Correlation Between Highland Longshort and Mainstay High
Can any of the company-specific risk be diversified away by investing in both Highland Longshort and Mainstay High at the same time? Although using a correlation coefficient on its own may not help to predict future stock returns, this module helps to understand the diversifiable risk of combining Highland Longshort and Mainstay High into the same portfolio, which is an essential part of the fundamental portfolio management process.
By analyzing existing cross correlation between Highland Longshort Healthcare and Mainstay High Yield, you can compare the effects of market volatilities on Highland Longshort and Mainstay High and check how they will diversify away market risk if combined in the same portfolio for a given time horizon. You can also utilize pair trading strategies of matching a long position in Highland Longshort with a short position of Mainstay High. Check out your portfolio center. Please also check ongoing floating volatility patterns of Highland Longshort and Mainstay High.

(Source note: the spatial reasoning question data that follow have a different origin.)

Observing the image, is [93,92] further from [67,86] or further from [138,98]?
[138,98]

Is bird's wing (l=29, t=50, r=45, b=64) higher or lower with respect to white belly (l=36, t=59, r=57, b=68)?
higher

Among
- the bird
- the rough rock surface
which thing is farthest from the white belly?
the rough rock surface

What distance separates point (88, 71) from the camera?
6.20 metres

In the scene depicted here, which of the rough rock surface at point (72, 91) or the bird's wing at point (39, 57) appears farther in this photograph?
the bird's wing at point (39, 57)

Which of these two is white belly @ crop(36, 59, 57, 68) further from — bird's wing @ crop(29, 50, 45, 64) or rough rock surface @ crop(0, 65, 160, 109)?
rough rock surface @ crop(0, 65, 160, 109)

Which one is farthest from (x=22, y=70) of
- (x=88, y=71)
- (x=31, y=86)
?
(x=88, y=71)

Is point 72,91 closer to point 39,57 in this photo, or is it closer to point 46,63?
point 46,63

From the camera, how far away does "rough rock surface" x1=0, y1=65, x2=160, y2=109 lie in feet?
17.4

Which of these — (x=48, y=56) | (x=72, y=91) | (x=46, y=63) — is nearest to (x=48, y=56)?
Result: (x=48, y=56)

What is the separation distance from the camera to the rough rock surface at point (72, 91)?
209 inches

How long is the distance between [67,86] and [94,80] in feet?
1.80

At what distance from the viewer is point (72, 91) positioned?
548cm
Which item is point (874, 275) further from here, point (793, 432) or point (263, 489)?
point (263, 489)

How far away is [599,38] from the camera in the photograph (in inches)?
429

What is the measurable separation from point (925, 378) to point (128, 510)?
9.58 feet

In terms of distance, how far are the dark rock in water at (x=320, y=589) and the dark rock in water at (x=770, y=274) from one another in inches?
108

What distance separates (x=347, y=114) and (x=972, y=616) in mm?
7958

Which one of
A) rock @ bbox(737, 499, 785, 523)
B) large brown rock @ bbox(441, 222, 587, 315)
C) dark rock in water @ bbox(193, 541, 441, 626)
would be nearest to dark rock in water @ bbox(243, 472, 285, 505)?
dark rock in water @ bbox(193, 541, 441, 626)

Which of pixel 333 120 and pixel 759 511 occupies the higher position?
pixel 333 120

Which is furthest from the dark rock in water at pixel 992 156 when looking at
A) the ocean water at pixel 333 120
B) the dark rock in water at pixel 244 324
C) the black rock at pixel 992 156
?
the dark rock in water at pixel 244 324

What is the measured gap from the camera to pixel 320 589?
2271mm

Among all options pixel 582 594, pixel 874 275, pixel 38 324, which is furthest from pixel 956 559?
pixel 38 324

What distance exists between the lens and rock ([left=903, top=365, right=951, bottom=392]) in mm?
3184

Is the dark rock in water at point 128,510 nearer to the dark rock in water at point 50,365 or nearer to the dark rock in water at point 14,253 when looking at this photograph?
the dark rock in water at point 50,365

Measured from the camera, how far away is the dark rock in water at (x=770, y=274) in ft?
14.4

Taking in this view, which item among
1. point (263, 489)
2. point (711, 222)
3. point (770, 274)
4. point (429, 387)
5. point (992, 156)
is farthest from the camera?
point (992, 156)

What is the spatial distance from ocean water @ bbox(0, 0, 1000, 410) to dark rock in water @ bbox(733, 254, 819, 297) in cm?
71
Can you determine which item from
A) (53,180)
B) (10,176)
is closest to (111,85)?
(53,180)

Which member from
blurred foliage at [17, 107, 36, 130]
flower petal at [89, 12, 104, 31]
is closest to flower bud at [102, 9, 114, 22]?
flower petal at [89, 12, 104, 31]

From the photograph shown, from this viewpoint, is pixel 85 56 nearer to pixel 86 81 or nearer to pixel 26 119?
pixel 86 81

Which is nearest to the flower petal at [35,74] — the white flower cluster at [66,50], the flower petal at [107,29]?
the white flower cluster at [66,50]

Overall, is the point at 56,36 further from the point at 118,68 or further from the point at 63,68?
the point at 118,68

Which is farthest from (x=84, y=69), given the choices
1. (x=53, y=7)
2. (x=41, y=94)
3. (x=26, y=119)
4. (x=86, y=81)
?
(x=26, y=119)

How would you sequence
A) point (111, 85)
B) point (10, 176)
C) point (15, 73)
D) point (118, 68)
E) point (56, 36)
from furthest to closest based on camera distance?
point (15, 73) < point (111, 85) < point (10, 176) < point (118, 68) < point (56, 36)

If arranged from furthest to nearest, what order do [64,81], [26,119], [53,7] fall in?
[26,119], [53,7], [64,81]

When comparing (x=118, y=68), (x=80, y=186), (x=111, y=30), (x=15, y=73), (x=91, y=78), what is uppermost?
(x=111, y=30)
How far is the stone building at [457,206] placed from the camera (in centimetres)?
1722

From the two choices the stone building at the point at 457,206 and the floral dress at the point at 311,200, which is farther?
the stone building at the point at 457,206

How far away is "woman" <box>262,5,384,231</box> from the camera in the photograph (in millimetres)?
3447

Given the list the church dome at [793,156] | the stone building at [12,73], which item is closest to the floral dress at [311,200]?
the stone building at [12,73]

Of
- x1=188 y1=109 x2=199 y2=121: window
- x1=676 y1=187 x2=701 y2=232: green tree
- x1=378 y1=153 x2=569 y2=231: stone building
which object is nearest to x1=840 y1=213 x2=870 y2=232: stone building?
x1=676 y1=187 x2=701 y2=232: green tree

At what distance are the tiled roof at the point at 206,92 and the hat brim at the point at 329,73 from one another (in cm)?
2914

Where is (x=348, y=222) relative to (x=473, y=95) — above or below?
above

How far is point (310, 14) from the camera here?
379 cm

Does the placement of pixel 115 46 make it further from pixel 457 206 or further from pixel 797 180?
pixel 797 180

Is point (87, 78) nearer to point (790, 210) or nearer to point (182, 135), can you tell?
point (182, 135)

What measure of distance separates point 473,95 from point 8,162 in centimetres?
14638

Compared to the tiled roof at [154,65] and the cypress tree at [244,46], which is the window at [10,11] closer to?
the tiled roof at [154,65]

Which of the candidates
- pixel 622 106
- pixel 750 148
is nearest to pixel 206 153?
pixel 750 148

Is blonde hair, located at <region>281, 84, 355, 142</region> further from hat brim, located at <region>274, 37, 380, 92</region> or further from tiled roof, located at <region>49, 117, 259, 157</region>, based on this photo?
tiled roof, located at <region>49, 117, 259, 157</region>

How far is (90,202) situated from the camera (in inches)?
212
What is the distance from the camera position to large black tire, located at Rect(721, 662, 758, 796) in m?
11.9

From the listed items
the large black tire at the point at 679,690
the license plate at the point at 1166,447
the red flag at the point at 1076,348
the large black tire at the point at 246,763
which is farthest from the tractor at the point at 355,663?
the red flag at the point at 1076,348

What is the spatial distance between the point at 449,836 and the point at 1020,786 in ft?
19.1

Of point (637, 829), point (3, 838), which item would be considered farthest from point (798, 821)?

Diversification Opportunities for Highland Longshort and Mainstay High
0.7 | Correlation Coefficient |
Poor diversification
The 3 months correlation between Highland and Mainstay is 0.7. Overlapping area represents the amount of risk that can be diversified away by holding Highland Longshort Healthcare and Mainstay High Yield in the same portfolio, assuming nothing else is changed. The correlation between historical prices or returns on Mainstay High Yield and Highland Longshort is a relative statistical measure of the degree to which these equity instruments tend to move together. The correlation coefficient measures the extent to which returns on Highland Longshort Healthcare are associated (or correlated) with Mainstay High. Values of the correlation coefficient range from -1 to +1, where. The correlation of zero (0) is possible when the price movement of Mainstay High Yield has no effect on the direction of Highland Longshort i.e., Highland Longshort and Mainstay High go up and down completely randomly.
Pair Corralation between Highland Longshort and Mainstay High
Assuming the 90 days horizon Highland Longshort is expected to generate 1.15 times less return on investment than Mainstay High. In addition to that, Highland Longshort is 1.35 times more volatile than Mainstay High Yield. It trades about 0.14 of its total potential returns per unit of risk. Mainstay High Yield is currently generating about 0.22 per unit of volatility. If you would invest 503.00 in Mainstay High Yield on September 1, 2024 and sell it today you would earn a total of 22.00 from holding Mainstay High Yield or generate 4.37% return on investment over 90 days.
Time Period | 3 Months [change] |
Direction | Moves Together |
Strength | Significant |
Accuracy | 99.21% |
Values | Daily Returns |
Highland Longshort Healthcare vs. Mainstay High Yield
Performance |
Timeline |
Highland Longshort |
Mainstay High Yield |
Highland Longshort and Mainstay High Volatility Contrast
Predicted Return Density |
Returns |
Pair Trading with Highland Longshort and Mainstay High
The main advantage of trading using opposite Highland Longshort and Mainstay High positions is that it hedges away some unsystematic risk. Because of two separate transactions, even if Highland Longshort position performs unexpectedly, Mainstay High can make up some of the losses. Pair trading also minimizes risk from directional movements in the market. For example, if an entire industry or sector drops because of unexpected headlines, the short position in Mainstay High will offset losses from the drop in Mainstay High's long position.Highland Longshort vs. Highland Longshort Healthcare | Highland Longshort vs. Highland Merger Arbitrage | Highland Longshort vs. Highland Small Cap Equity | Highland Longshort vs. Highland Small Cap Equity |
Mainstay High vs. Mainstay Tax Free | Mainstay High vs. Mainstay Large Cap | Mainstay High vs. Mainstay Large Cap | Mainstay High vs. Mainstay Large Cap |
Check out your portfolio center.Note that this page's information should be used as a complementary analysis to find the right mix of equity instruments to add to your existing portfolios or create a brand new portfolio. You can also try the Odds Of Bankruptcy module to get analysis of equity chance of financial distress in the next 2 years.